Ecosyste.ms: Awesome

An open API service indexing awesome lists of open source software.

Awesome Lists | Featured Topics | Projects

https://github.com/ngreifer/lmw

lmw: Linear Model Weights
https://github.com/ngreifer/lmw

Last synced: 10 days ago
JSON representation

lmw: Linear Model Weights

Awesome Lists containing this project

README

        

---
output: github_document
---

```{r, echo = FALSE}
knitr::opts_chunk$set(
collapse = FALSE,
warning = FALSE,
message = FALSE,
tidy = FALSE,
fig.align='center',
comment = "#>",
fig.path = "man/figures/README-",
R.options = list(width = 200)
)
```
# lmw: Linear Model Weights

[![CRAN_Status_Badge](https://img.shields.io/cran/v/lmw)](https://cran.r-project.org/package=lmw) [![CRAN_Downloads_Badge](https://cranlogs.r-pkg.org/badges/lmw)](https://cran.r-project.org/package=lmw)
------
### Overview

`lmw` computes weights implied by a linear regression model used to estimate an average treatment effect and provides diagnostics that incorporate these weights as described in [Chattopadhyay & Zubizarreta (2023)](https://doi.org/10.1093/biomet/asac058). The treatment effect resulting from this model can be represented as a difference between the weighted outcome means in the treatment groups, similar to inverse probability weighting.

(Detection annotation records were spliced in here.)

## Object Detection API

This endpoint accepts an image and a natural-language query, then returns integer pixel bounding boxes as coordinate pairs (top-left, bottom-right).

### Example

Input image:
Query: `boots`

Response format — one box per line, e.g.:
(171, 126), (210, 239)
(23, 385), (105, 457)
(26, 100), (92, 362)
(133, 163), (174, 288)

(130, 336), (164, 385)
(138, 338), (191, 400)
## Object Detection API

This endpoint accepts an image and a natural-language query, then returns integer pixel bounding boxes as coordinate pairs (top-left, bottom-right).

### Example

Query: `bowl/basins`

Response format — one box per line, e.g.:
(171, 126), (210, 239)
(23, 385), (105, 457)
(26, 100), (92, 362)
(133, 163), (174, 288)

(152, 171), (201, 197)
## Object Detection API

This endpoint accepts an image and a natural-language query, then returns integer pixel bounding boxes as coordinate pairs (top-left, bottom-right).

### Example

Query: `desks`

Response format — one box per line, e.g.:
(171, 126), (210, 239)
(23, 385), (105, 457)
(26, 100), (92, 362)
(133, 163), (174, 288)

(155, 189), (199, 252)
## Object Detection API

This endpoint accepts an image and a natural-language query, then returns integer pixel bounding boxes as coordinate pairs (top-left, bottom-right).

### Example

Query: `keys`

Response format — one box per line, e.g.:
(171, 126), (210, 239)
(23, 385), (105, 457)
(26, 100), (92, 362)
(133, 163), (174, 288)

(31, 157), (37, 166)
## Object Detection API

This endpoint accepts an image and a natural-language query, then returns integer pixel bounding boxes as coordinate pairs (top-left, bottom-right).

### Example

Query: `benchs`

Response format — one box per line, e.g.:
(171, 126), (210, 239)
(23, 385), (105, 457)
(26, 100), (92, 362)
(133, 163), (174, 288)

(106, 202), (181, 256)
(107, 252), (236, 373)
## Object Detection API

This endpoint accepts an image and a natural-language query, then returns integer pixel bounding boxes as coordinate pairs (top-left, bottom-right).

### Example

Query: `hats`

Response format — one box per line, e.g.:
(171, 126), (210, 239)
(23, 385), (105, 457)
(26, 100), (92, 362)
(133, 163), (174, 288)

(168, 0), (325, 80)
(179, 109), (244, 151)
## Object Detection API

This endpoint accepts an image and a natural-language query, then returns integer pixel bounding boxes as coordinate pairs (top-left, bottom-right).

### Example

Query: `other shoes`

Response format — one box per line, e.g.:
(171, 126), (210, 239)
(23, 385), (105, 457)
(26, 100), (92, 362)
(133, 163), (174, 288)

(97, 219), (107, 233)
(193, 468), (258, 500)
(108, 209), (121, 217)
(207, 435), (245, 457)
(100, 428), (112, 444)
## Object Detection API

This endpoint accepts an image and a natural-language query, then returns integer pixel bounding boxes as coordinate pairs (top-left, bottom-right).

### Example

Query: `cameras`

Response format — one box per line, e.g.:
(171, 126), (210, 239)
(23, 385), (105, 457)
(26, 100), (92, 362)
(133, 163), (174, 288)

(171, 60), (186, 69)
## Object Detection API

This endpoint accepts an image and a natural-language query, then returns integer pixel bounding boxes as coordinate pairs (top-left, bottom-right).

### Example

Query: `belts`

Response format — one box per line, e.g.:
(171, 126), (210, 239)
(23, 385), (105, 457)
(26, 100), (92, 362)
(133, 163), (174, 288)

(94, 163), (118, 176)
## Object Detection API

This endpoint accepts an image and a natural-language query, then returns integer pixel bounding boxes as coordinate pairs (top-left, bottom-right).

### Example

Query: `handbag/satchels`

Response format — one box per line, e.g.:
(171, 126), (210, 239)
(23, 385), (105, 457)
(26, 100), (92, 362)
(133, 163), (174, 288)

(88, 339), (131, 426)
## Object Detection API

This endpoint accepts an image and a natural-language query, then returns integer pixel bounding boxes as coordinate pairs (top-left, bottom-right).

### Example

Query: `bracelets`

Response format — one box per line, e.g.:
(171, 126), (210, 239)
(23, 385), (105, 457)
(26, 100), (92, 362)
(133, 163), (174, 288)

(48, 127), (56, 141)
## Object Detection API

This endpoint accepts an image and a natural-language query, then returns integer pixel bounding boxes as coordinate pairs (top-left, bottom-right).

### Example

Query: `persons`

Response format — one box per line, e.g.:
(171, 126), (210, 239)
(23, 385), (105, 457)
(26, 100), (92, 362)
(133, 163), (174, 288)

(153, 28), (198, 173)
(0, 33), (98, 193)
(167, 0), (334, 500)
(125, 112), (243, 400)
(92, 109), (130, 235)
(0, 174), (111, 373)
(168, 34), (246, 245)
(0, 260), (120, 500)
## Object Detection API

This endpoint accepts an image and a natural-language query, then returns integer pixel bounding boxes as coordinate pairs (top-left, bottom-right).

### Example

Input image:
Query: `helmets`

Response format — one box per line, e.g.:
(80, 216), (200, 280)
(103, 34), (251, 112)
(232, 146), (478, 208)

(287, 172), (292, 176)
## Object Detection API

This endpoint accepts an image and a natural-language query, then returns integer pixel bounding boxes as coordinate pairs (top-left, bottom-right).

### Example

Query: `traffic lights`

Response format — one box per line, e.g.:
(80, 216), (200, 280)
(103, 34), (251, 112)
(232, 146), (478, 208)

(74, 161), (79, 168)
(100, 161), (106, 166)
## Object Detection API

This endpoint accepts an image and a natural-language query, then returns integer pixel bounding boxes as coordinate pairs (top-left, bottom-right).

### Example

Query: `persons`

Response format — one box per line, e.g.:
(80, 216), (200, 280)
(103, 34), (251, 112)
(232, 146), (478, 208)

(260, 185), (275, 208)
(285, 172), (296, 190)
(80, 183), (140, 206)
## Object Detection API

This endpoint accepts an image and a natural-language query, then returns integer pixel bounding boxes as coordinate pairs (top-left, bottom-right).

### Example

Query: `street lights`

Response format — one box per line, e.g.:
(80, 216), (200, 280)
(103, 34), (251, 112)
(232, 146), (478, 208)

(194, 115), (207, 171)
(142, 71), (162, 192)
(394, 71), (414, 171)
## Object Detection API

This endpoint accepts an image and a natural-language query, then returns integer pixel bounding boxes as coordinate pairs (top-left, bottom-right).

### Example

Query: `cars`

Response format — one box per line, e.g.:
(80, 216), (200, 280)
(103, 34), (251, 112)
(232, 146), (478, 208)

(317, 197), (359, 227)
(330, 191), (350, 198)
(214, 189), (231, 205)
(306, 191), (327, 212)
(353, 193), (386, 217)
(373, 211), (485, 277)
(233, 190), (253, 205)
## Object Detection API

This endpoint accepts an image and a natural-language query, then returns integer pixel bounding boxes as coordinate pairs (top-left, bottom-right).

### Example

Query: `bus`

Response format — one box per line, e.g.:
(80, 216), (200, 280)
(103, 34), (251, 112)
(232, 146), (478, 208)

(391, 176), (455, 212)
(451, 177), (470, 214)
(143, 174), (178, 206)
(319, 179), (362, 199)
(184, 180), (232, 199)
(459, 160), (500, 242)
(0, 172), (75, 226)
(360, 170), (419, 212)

The weights implied by the regression model have several interesting characteristics: they yield exact mean balance between the treatment groups for every covariate included in the model, they have minimum variance among all weights that do so, and they may be negative. Despite yielding exact mean balance between treatment groups, they may not yield balance between the treatment groups and the target population corresponding to the desired estimand; in addition, the negative weights they produce indicate extrapolation beyond the support of the covariates. `lmw` provides tools to compute the implied weights and perform diagnostics to assess balance, extrapolation, influence, and distributional properties of the weights. In addition, `lmw` provides tools to estimate average treatment effects from the specified models that correspond to selected target populations.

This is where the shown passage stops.